Rdatatable / data.table

R's data.table package extends data.frame:
http://r-datatable.com
Mozilla Public License 2.0
3.62k stars 985 forks source link

Make `copy()` a shallow copy #5965

Open markfairbanks opened 8 months ago

markfairbanks commented 8 months ago

Per this comment https://github.com/Rdatatable/data.table/issues/5129#issuecomment-926181331 it looks like it was on the to-do list at some point. As far as I could see there wasn't an open issue referencing it.

Just to reply on inplace in point 3 and the comments about copying being expensive. I've been working on making copy() be a shallow copy. Then it won't be expensive. There was talk of exporting shallow() but I always wanted to make copy() be shallow and just have copy(). That way, existing usage of copy() becomes faster too. After a copy(), the first := on a column would need to copy that column. It's a bit tricky for multiple reasons but that's the direction I'm working on at the moment.
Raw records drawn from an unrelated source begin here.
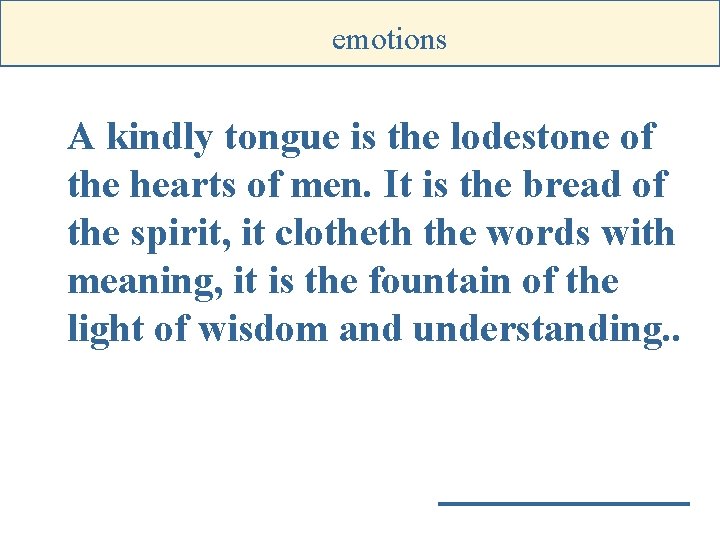 emotions

A kindly tongue is the lodestone of the hearts of men. It is the bread of the spirit, it clotheth the words with meaning, it is the fountain of the light of wisdom and understanding..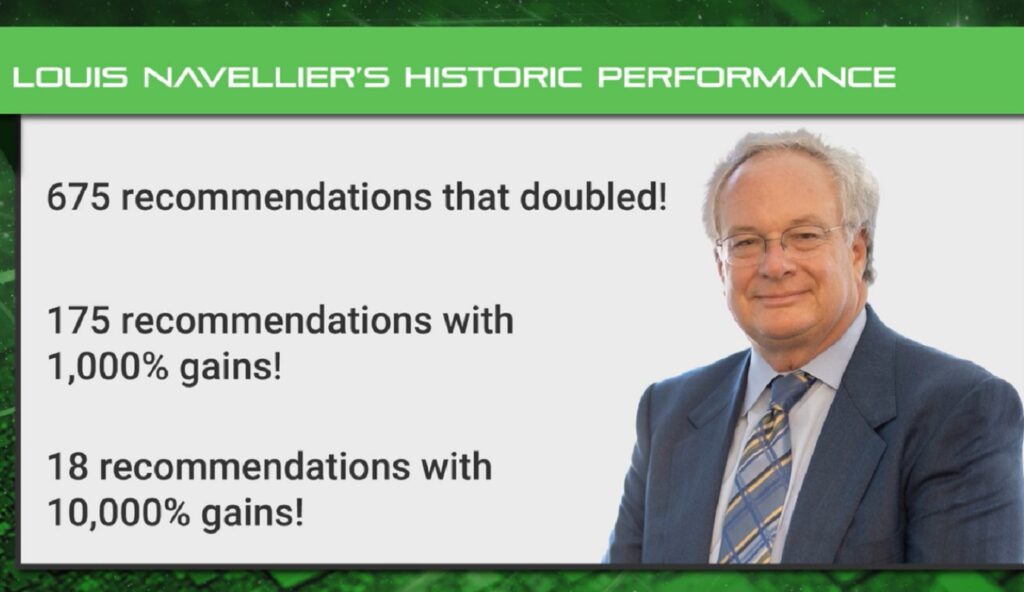 LOUIS NAVELLIER'S HISTORIC PERFORMANCE

675 recommendations that doubled!

175 recommendations with 1,000% gains!

18 recommendations with 10,000% gains!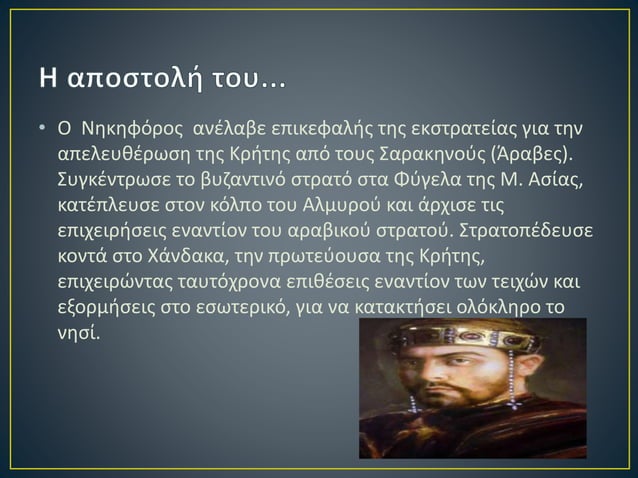 Η αποστολή του...

• Ο Νηκηφόρος ανέλαβε επικεφαλής της εκστρατείας για την απελευθέρωση της Κρήτης από τους Σαρακηνούς (Άραβες). Συγκέντρωσε το βυζαντινό στρατό στα Φύγελα της Μ. Ασίας, κατέπλευσε στον κόλπο του Αλμυρού και άρχισε τις επιχειρήσεις εναντίον του αραβικού στρατού. Στρατοπέδευσε κοντά στο Χάνδακα, την πρωτεύουσα της Κρήτης, επιχειρώντας ταυτόχρονα επιθέσεις εναντίον των τειχών και εξορμήσεις στο εσωτερικό, για να κατακτήσει ολόκληρο το νησί.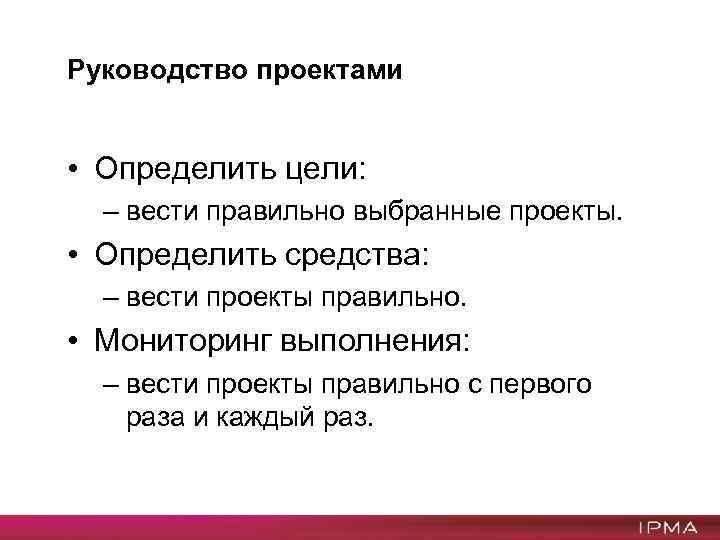 Руководство проектами

• Определить цели:
– вести правильно выбранные проекты.
• Определить средства:
– вести проекты правильно.
• Мониторинг выполнения:
– вести проекты правильно с первого раза и каждый раз.

IPMA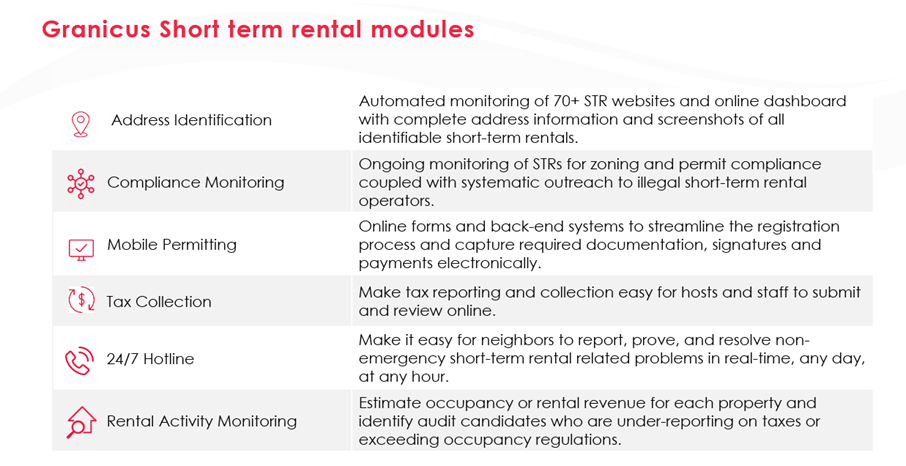 Granicus Short term rental modules

| | |
|---|---|
| Address Identification | Automated monitoring of 70+ STR websites and online dashboard with complete address information and screenshots of all identifiable short-term rentals. |
| Compliance Monitoring | Ongoing monitoring of STRs for zoning and permit compliance coupled with systematic outreach to illegal short-term rental operators. |
| Mobile Permitting | Online forms and back-end systems to streamline the registration process and capture required documentation, signatures and payments electronically. |
| Tax Collection | Make tax reporting and collection easy for hosts and staff to submit and review online. |
| 24/7 Hotline | Make it easy for neighbors to report, prove, and resolve non-emergency short-term rental related problems in real-time, any day, at any hour. |
| Rental Activity Monitoring | Estimate occupancy or rental revenue for each property and identify audit candidates who are under-reporting on taxes or exceeding occupancy regulations. |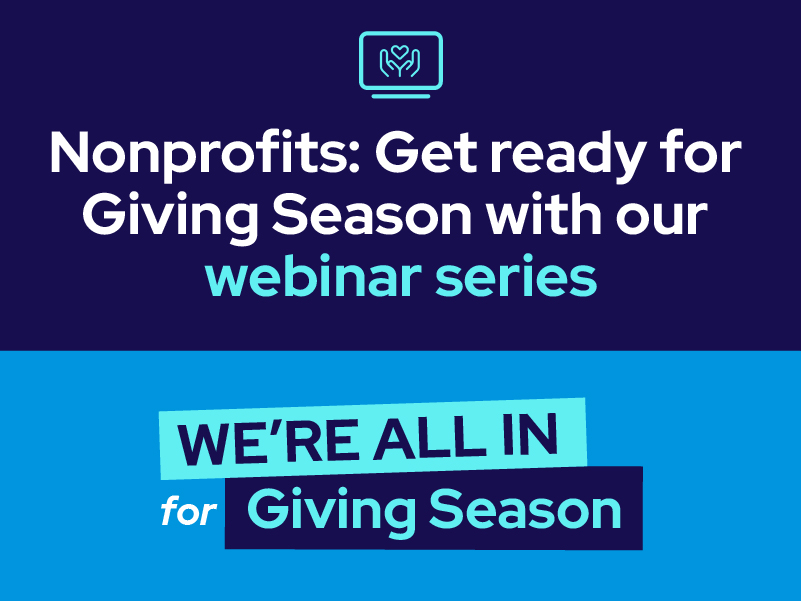 Nonprofits: Get ready for Giving Season with our webinar series

WE'RE ALL IN
for Giving Season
TysonStanley commented 8 months ago

I think this would be ideal but don't know the implications of any breaking changes for it.

D3SL commented 8 months ago

Would this break using copy() inside a function so you can perform operations by reference without affecting the global environment, or is shallow copying smart enough to spot that?

markfairbanks commented 8 months ago

The idea is that it wouldn’t break existing uses of copy(). It would just make it so that in the background it only copies columns when necessary.

jangorecki commented 8 months ago

It is possible only if we will move to reference counting, which means depending on R 4.0(?)